Aggregate consumer spending is limited by how much money consumers actually have to spend. Consumer spending comes mainly from consumer income/wages. (More specifically, from "take-home" wages). Consumers can increase spending above their income by borrowing or spending their savings. In order to increase aggregate demand, consumers will need to spend more money. Current consumer spending is 123% of yearly income. So it's not likely that consumers can increase spending much through more borrowing. Current savings are 0.2% of annual income, leaving little room for increased savings expenditure. Further spending increase can only come through increased wages.
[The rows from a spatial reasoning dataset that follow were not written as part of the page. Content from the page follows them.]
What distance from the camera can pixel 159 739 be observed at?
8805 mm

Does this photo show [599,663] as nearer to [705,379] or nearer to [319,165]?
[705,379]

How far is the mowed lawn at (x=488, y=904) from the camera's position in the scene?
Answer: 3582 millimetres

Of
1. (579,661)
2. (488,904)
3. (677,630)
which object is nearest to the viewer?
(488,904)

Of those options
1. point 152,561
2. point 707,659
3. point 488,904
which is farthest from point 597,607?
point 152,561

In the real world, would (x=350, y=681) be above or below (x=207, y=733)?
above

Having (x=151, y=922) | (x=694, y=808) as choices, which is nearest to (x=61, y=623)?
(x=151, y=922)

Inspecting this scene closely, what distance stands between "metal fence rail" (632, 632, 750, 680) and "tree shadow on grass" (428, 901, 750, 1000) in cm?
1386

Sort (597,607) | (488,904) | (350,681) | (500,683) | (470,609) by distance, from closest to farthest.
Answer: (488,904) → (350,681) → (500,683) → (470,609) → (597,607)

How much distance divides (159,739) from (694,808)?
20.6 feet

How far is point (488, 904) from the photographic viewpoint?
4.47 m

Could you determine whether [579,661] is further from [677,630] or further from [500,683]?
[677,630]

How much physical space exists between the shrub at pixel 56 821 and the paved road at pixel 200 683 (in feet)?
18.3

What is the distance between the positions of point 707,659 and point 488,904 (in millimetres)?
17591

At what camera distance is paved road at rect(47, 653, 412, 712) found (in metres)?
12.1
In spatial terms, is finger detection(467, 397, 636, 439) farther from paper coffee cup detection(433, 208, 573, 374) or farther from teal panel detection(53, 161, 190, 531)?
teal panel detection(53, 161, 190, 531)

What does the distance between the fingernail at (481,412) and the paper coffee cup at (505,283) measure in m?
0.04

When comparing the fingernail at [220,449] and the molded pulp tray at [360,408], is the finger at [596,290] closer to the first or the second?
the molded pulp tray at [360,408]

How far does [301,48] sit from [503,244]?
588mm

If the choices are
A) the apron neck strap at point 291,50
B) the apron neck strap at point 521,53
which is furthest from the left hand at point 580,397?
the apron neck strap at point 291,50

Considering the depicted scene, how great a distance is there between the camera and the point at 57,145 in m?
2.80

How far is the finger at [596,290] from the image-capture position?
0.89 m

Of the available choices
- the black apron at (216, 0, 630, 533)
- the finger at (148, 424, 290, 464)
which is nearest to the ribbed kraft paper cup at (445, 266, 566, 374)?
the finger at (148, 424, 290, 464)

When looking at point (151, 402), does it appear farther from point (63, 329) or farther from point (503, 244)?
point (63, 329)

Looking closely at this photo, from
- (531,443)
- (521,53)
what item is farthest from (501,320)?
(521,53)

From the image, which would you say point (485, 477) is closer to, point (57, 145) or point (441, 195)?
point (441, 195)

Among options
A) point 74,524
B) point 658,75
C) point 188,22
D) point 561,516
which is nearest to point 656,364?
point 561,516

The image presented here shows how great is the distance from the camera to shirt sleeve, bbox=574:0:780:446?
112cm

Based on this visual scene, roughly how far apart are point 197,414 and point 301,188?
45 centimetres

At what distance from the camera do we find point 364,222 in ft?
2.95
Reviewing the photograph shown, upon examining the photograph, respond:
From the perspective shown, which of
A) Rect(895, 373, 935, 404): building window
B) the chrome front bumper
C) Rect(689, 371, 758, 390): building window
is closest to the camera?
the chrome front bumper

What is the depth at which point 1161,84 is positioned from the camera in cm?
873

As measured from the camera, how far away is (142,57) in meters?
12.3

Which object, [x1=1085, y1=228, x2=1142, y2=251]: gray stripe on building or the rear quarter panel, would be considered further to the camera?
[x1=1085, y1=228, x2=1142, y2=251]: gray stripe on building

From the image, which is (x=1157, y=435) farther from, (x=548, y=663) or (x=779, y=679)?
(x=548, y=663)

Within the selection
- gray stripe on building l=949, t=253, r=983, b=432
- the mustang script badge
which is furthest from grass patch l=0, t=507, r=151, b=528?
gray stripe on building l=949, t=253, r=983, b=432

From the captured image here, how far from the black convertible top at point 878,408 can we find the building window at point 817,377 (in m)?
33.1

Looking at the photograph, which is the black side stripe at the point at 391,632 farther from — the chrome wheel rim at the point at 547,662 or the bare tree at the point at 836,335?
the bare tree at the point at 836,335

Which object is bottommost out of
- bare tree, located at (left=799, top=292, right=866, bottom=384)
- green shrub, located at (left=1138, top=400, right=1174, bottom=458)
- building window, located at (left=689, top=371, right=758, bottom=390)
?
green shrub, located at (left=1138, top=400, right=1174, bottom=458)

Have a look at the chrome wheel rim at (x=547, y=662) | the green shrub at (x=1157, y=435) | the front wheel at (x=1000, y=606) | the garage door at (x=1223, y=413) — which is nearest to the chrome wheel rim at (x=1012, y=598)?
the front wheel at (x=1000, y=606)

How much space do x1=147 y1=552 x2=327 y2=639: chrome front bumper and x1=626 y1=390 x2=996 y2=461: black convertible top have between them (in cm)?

US Labor Department statistics show median weekly wages, after adjustment for inflation, have fallen over the last year. Median wages have been falling since 2001. Consumer spending has been maintained largely through increased borrowing. However, aggregate consumer debt is now at record levels. Current consumer spending levels cannot be maintained indefinitely through borrowing. When consumer spending ultimately falters, so will demand for goods and services.

The ensuing drop in sale of goods will cause a drop in demand for workers to produce goods. Which will further decrease consumer income and spending. Which, again, further decreases demand for goods and hiring of workers. Companies are never going to hire more workers than they need. And they'll never need more workers if they can't sell more goods. An increase in total consumer income is the only thing that will increase consumer spending and demand. It is the only thing that will increase the hiring of workers.

Bush's tax cuts and economic policies are "supply-side" benefits. They favor increased "supply." Tax cuts for the affluent are designed to increase investment and savings. Increased investment favors increased supply. Consumer spending changes little with tax cuts for the affluent. These tax benefits favor an increase in supply of goods, even though the demand is not increasing. Does this make any sense? Will production of an increased supply of goods help the economy? Can this increased supply be sold while consumer income is decreasing?

John Kerry's tax plans and anti-outsourcing policies would have increased consumer spending by increasing consumer income. Take-home pay would have increased mainly for people who would spend the money, the lower 98% of the income tax range. Keeping jobs in the United States would have increased employment and aggregate consumer income. Both would have increased demand for goods and services. Both would have necessitated hiring of more workers. This would have further increased consumer income, causing still further increases in consumer spending and demand.

Would this increase in consumer spending help American business? Would increased demand for goods and services help American business? Wouldn't the sale of more goods and services increase profits for American business?